Other ways to save include:
* Owning two or more cars and covering them on one policy.
* Owning a vehicle that's outfitted with safety equipment like anti-lock brakes, air bags or a security system.
* Having a passive anti-theft device, such as a 'smart' chip embedded within a car key.
* Paying the full cost of the premium up front.
* Safe driving. Keep your driving record accident-free for 36 months.
* Buying your auto and homeowners, renters or condominium insurance from the same company.
Whatever you do, don't cut corners with coverage. While it may be tempting, it is best not to buy a policy that offers bare bones coverage. A savvier way to save money would be to increase your deductible, Valinotti advises.
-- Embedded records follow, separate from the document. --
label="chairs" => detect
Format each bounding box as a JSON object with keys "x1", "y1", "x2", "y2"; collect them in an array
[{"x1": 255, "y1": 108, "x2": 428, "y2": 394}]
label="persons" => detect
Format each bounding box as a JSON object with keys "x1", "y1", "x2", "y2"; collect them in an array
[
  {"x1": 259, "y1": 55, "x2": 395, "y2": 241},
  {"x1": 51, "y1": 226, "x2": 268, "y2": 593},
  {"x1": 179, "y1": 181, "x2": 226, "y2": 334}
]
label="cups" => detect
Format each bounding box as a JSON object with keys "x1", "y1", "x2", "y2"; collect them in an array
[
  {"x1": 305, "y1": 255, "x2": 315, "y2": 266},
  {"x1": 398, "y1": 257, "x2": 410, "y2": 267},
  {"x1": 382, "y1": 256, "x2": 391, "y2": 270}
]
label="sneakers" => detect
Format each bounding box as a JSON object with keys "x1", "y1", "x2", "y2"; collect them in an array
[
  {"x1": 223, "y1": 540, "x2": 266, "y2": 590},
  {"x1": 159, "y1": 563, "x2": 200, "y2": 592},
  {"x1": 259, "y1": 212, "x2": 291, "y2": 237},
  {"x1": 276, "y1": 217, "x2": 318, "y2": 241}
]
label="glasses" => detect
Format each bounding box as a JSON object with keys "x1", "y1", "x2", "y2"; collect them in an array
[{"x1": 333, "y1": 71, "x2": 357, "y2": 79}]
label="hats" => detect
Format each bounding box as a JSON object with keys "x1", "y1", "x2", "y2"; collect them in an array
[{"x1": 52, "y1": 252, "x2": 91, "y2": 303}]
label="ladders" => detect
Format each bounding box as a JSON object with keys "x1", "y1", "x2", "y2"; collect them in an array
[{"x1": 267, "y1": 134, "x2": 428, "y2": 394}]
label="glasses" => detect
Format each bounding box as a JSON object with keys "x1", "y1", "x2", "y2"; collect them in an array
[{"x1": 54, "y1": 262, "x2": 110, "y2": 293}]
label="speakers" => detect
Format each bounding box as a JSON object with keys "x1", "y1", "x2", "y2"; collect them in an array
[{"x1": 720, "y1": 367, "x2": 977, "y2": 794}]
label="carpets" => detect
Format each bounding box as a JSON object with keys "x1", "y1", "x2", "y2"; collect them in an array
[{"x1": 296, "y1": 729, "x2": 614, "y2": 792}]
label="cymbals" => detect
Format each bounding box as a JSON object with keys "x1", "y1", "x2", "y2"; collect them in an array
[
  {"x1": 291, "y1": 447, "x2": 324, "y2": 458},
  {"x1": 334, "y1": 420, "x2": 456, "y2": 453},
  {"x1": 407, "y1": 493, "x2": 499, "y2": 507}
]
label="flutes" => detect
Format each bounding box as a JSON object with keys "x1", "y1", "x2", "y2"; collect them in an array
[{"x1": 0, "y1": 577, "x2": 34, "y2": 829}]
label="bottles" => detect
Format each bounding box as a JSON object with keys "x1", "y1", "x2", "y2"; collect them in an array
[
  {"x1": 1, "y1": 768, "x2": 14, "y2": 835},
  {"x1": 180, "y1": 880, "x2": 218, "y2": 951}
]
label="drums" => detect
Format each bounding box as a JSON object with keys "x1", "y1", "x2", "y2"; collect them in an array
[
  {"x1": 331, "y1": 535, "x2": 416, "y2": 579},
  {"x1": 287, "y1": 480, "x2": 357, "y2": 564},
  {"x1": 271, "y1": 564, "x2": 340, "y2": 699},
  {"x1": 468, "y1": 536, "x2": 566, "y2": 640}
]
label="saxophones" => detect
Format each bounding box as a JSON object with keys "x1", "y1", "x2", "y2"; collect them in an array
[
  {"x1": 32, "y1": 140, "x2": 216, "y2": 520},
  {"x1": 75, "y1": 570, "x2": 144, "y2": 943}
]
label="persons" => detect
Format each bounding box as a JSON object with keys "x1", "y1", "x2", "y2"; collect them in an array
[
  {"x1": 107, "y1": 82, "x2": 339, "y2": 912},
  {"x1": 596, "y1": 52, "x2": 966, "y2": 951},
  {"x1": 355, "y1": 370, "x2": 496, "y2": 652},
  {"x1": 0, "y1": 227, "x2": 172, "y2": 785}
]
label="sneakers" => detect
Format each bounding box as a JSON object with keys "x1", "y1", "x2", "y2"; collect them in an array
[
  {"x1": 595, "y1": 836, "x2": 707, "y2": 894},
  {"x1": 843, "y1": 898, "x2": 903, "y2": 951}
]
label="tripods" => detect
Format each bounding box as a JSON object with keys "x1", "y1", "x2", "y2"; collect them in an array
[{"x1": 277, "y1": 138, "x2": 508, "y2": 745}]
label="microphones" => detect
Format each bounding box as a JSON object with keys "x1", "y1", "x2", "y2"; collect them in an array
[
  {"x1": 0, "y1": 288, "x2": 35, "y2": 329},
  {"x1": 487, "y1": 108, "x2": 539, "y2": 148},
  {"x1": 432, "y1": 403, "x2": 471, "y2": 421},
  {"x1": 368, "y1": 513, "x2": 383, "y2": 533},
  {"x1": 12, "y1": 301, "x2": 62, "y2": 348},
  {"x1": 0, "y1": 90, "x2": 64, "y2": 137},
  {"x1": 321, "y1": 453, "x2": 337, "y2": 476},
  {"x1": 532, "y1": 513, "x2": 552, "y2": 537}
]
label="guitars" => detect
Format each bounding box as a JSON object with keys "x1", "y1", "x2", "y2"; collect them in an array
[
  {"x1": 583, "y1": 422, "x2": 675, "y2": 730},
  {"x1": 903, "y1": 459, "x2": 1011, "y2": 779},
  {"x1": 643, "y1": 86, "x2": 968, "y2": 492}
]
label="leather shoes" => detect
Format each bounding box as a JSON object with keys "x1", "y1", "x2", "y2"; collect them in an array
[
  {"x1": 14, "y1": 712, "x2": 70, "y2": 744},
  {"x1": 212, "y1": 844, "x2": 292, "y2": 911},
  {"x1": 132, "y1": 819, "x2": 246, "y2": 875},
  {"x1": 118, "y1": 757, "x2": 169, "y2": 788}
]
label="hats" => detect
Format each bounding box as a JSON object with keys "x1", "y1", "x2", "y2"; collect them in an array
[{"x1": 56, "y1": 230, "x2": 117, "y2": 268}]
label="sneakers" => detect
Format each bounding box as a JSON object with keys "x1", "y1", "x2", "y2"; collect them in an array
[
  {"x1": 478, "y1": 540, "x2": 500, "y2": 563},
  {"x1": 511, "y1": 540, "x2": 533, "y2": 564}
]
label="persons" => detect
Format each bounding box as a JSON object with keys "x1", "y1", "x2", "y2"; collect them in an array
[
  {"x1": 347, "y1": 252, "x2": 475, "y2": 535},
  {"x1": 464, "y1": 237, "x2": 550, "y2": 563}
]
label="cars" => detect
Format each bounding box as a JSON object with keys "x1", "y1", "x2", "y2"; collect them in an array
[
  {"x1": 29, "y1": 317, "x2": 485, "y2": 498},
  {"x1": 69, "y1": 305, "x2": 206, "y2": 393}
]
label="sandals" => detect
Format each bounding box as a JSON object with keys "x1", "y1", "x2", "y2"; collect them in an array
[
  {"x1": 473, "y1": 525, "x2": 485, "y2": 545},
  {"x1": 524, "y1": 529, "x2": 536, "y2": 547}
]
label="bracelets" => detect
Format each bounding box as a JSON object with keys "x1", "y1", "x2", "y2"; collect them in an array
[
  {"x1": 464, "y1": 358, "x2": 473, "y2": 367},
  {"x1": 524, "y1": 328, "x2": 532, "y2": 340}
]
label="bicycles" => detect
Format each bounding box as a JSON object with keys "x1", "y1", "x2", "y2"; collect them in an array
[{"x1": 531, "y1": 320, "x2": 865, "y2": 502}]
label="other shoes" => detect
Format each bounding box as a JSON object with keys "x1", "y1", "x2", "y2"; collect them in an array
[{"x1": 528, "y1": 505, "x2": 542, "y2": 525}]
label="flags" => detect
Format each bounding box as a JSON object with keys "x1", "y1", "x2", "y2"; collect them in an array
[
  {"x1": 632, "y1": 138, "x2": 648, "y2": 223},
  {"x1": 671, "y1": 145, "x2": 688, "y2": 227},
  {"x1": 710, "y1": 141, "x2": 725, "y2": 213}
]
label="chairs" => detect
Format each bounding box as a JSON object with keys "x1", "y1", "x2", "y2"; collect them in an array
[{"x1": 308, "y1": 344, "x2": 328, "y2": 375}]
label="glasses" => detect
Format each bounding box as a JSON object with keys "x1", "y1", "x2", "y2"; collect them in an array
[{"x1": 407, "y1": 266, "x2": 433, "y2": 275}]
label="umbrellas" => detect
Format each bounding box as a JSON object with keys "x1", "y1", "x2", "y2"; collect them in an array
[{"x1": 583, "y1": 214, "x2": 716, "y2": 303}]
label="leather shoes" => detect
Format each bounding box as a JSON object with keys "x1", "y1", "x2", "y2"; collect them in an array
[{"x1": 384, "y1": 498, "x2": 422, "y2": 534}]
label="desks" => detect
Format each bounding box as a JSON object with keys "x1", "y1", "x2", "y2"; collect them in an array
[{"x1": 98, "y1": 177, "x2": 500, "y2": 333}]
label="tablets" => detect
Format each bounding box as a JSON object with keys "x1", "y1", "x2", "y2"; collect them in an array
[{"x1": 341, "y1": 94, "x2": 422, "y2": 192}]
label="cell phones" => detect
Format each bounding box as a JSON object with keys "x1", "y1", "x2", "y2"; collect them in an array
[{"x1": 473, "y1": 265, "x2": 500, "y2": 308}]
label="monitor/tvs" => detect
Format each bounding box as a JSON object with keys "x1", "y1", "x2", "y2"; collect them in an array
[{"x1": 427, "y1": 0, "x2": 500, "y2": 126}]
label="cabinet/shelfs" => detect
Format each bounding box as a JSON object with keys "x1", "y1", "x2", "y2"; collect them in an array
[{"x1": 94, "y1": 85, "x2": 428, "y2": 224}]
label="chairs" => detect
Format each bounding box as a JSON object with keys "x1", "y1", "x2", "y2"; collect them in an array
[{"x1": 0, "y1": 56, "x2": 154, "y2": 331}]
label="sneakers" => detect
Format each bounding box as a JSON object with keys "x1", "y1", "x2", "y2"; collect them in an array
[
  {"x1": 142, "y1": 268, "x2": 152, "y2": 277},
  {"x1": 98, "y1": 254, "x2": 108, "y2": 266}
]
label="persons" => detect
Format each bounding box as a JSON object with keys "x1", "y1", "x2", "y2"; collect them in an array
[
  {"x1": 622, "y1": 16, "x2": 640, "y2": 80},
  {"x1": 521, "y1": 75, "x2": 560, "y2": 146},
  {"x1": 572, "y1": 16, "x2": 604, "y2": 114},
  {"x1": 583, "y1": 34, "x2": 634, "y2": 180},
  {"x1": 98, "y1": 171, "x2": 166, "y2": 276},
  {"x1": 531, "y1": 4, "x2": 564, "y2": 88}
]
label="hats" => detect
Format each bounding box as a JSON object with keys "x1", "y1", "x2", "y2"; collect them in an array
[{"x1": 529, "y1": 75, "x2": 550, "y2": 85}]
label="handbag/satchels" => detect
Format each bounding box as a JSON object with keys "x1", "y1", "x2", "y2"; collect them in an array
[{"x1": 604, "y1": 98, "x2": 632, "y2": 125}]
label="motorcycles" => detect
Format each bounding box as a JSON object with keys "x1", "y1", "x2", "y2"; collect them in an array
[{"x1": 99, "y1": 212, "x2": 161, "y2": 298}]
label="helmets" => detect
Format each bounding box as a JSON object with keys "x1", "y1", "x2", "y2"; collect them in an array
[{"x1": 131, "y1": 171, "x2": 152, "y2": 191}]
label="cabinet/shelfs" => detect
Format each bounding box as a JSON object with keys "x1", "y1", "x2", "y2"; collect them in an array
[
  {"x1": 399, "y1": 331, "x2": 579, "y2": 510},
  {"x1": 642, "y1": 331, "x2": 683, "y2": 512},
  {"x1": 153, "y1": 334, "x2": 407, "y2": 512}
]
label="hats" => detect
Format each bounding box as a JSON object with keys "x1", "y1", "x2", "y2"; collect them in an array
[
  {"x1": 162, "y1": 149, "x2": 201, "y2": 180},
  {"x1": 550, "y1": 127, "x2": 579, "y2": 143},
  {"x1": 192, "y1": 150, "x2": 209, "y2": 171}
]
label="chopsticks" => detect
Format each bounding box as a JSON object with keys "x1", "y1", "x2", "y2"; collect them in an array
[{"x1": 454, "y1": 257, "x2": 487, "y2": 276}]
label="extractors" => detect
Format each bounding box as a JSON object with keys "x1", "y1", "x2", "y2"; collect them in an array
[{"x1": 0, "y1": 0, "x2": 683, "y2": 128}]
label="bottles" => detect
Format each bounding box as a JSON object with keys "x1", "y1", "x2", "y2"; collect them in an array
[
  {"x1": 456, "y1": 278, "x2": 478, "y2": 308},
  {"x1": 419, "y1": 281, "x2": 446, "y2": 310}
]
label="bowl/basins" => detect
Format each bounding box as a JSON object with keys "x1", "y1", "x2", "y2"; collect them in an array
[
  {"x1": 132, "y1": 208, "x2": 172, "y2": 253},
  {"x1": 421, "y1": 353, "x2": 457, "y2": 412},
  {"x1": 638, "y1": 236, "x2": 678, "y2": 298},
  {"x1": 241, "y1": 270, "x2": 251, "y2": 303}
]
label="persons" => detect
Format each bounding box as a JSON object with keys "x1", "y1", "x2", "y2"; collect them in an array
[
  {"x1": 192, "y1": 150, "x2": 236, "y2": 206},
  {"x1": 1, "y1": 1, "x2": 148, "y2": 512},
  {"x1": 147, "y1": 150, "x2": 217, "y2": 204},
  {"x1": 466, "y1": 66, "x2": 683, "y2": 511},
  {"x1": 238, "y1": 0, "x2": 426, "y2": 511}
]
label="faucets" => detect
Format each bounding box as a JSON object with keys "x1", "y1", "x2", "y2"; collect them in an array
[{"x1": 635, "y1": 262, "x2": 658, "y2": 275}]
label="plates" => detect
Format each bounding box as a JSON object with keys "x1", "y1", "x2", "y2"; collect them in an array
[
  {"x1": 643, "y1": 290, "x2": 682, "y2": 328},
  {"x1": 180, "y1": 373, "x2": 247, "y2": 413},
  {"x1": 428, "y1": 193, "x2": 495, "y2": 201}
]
'Rather than buying minimal coverage, think about increasing your potential out-of-pocket cost if you have an accident,' Valinotti says. 'If you can handle it, raising your deductible can lower your premium without reducing the amount of coverage on your vehicles. Your agent can tell you exactly how much you'll save in premiums by choosing a higher deductible policy.'
Don't focus strictly on cost when choosing an insurer. A company that offers auto insurance at rock bottom prices may not be your friend if it takes forever to handle claims. Do your homework on a company's record of claims service before you buy coverage.